Now my data looks like this:
d1,d2
d1,d3
d2,d3
d4,d5
d4,d6
d4,d7
Broder writes that he uses a union-find algorithm to build clusters, but doesn't mention which. If I understand it correctly union-find algorithms are: single-link clustering and group-average link clustering. Is that correct? Could you suggest any library which would implement any of them? Maybe you can suggest any reliable links on the issue.
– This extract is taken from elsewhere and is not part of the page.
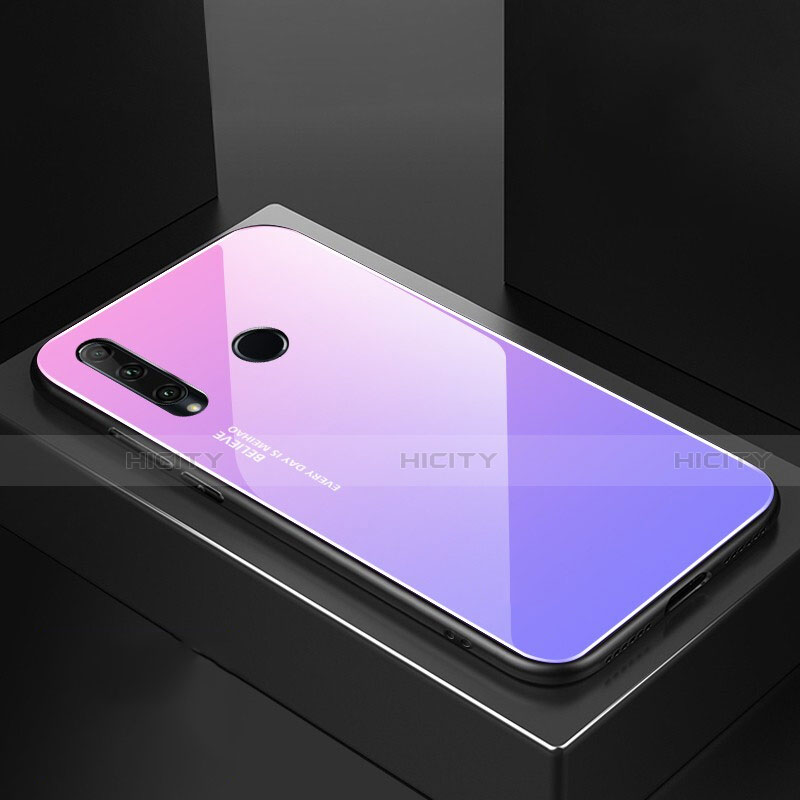 Huawei Honor 20i用ハイブリットバンパーケース プラスチック 鏡面 虹 グラデーション 勾配色 カバー H01 ファーウェイ 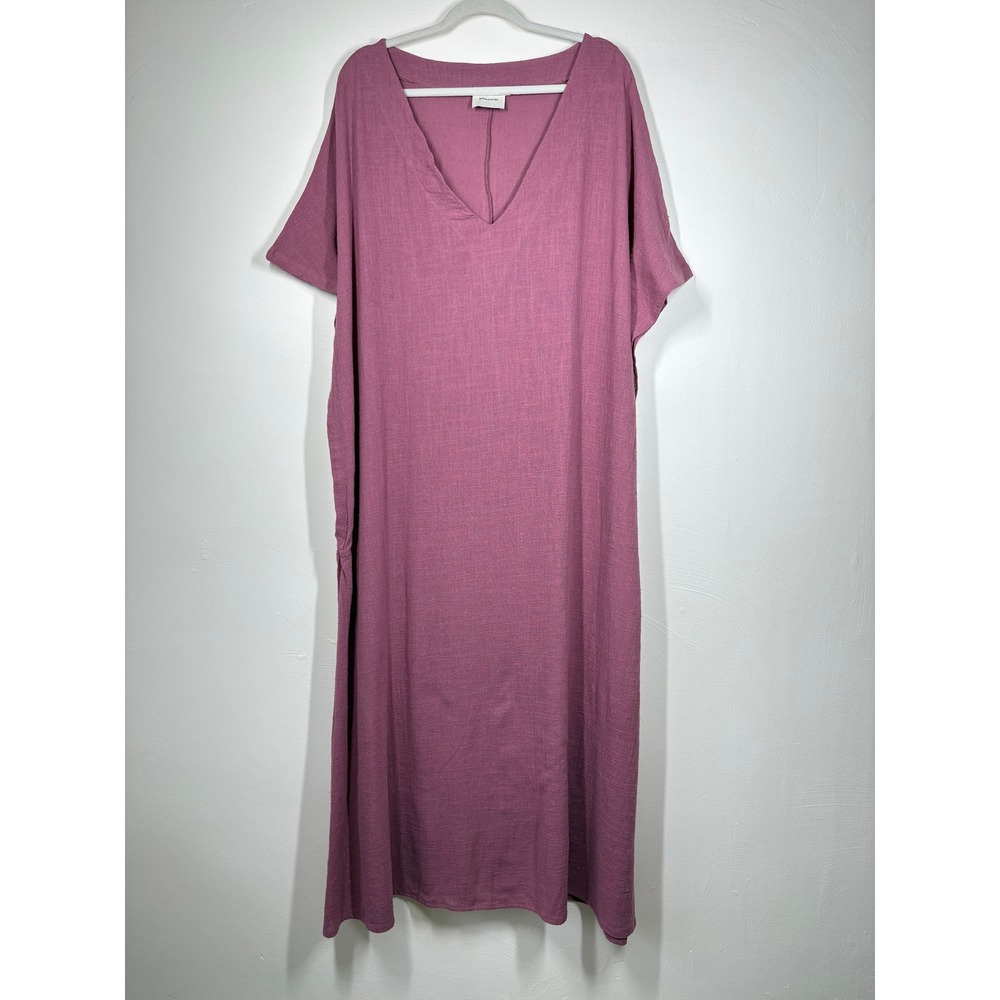 Bonne Journee Kaftan Maxi Dress 3 Pink Textured V-Neck Oversized Baggy Boho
As I didn't find any information on that issue. I thought that some hierarchial clustering algorithm would be the best choice, while the number of clusters is not known in advance. So I tried the WEKA Cobweb implementation. I first created a similarity matrix which looks like this:
d1 d2 d3 d4 d5 d6 d7
d1 1 1 1 0 0 0 0
d2 1 1 1 0 0 0 0
d3 1 1 1 0 0 0 0
d4 0 0 0 1 1 1 1
d5 0 0 0 1 1 0 0
d6 0 0 0 1 0 1 0
d7 0 0 0 1 0 0 1
Cobweb correctly builds a cluster of documents {d1,d2,d3} but the rest of the documents appear in different clusters, not even something like {d4,d5}, {d4,d6}, {d4,d7}. Maybe I must select different acuity or cutoff values. I use the default ones till now. If yes could you please give a hint. I found out, that acuity „is the minimum value for the standard deviation“, and cutoof „sets the category utility threshold by which to prune nodes“. I think, I can even understand what they mean (I browsed through the „Data Mining“ book) but I'm not sure if they can help me, because the number of documents will vary (can be hundreds or thousands). Or maybe I'm mistaken and Cobweb is not a good choice at all?
I'm not too lazy to research more about clustering it's just that it would draw me away from the focus of my diploma for quite a long time.
I would be very thankful for any kind of help, also some keywords perhaps.